C-Zn/Pd-Np exhibit strong antibacterial activity against E.coli and P. aeruginosa, according to antimicrobial investigations. C-Zn/Pd-Np antimicrobial activity may result from the synergistic effects of C-Zn/Pd-Np, and the mechanism of action is linked to the interaction of nanoparticles with cell membranes, which alters their fluidity and releases intracellular content, causes cell death, or induces the formation of free radicals, which results in oxidative stress-mediated cell death, as reported for Zn and Pd NPs (Alen et al., 2006). Size, shape, and concentration of nanoparticles all affect their ability to have an antimicrobial effect. Particles smaller than 25 nm have been found to be extremely hazardous to bacterial cells.The average size of C-Zn/Pd-Np in the current investigation was found to be 20 nm, which may be the cause of its antibacterial action. Zn/Pd NPs with strong antibacterial properties can be used in medical devices like catheters, probes, dressings, and more to help prevent the colonization of pathogen microorganisms.
With regard to therapy and diagnostics, nanomaterials have gained significant attention over the past 20 years. This calls for the safety assessment of nanoparticles in order to achieve biocompatibility and desired activity.
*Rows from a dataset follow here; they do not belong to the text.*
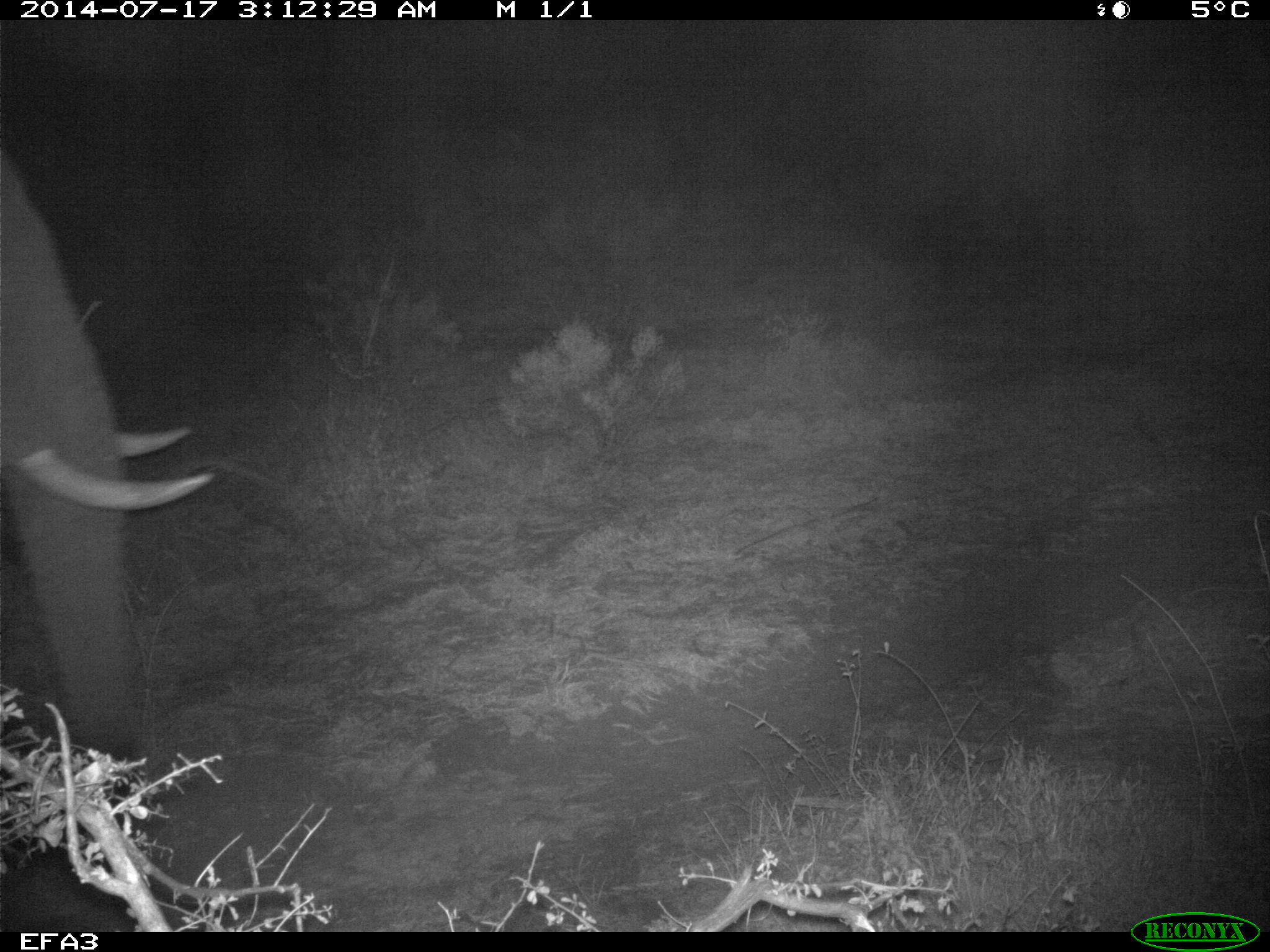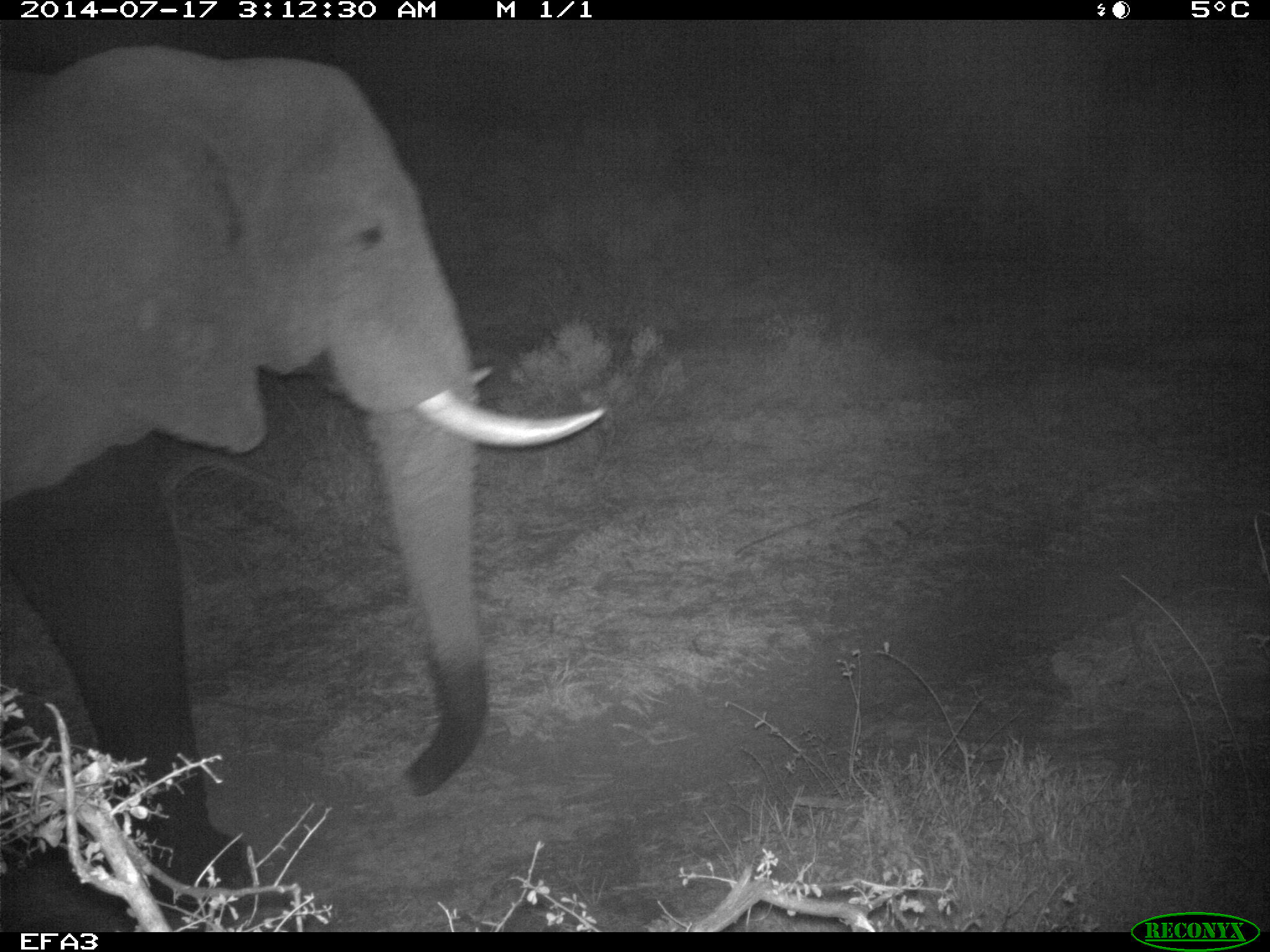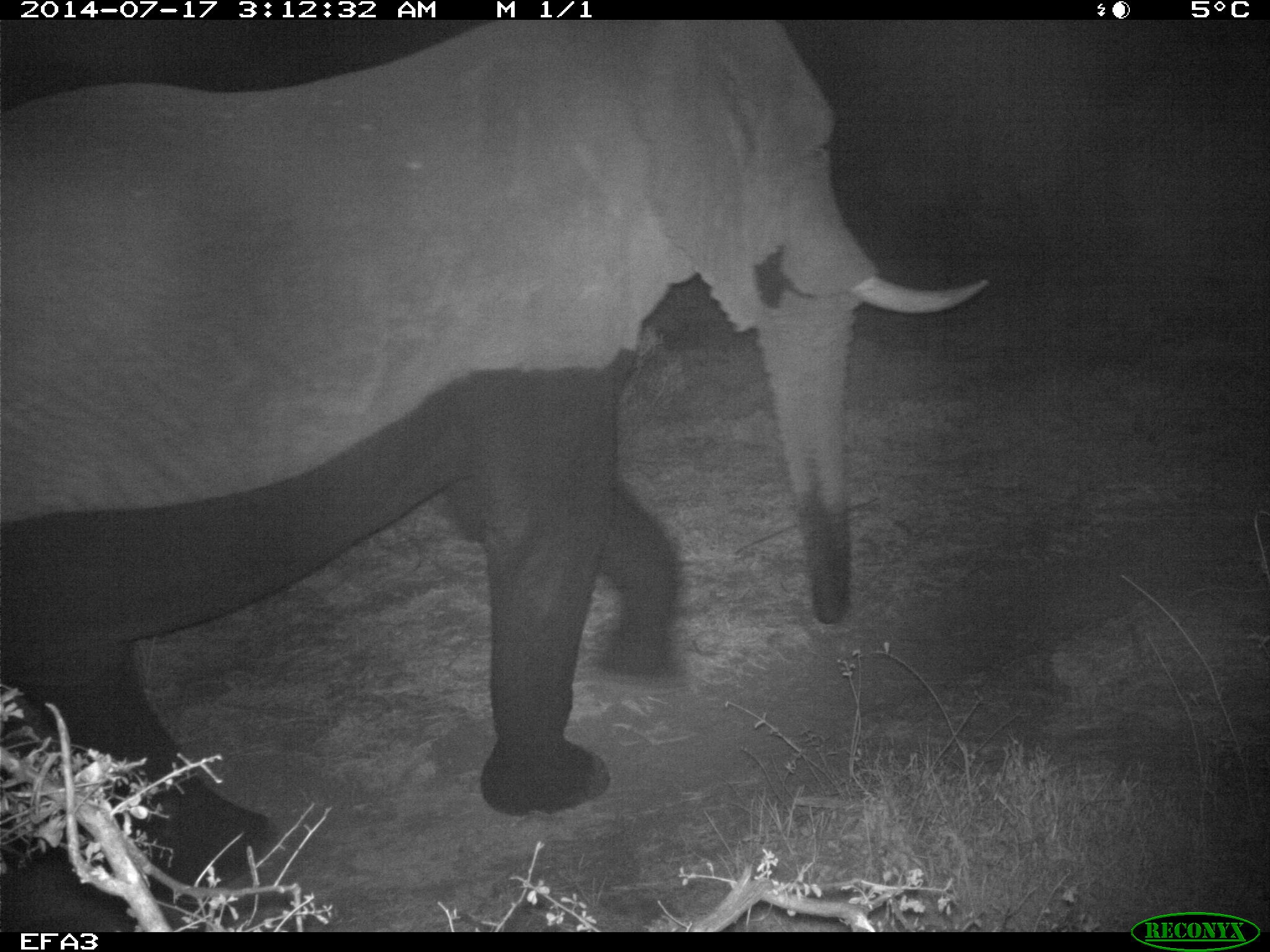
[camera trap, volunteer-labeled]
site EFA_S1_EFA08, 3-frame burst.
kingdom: Animalia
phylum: Chordata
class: Mammalia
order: Proboscidea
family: Elephantidae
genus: Loxodonta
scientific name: Loxodonta africana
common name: african bush elephant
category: elephant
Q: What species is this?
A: Elephant (african bush elephant) (Loxodonta africana).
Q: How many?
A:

Human PBMC and RBC, the most commonly used model system to evaluate the immunotoxicity and blood cell compatibility under in vitro conditions, were used in the present study to assess the safety aspects of AgPd bimetallic nanoparticles as an alternative to animal studies (Kyriakides et al., 2021). In all doses tested, AgPd NPs showed no cytotoxic effects and hemolytic activity in PBMC and RBC, demonstrating their biocompatibility.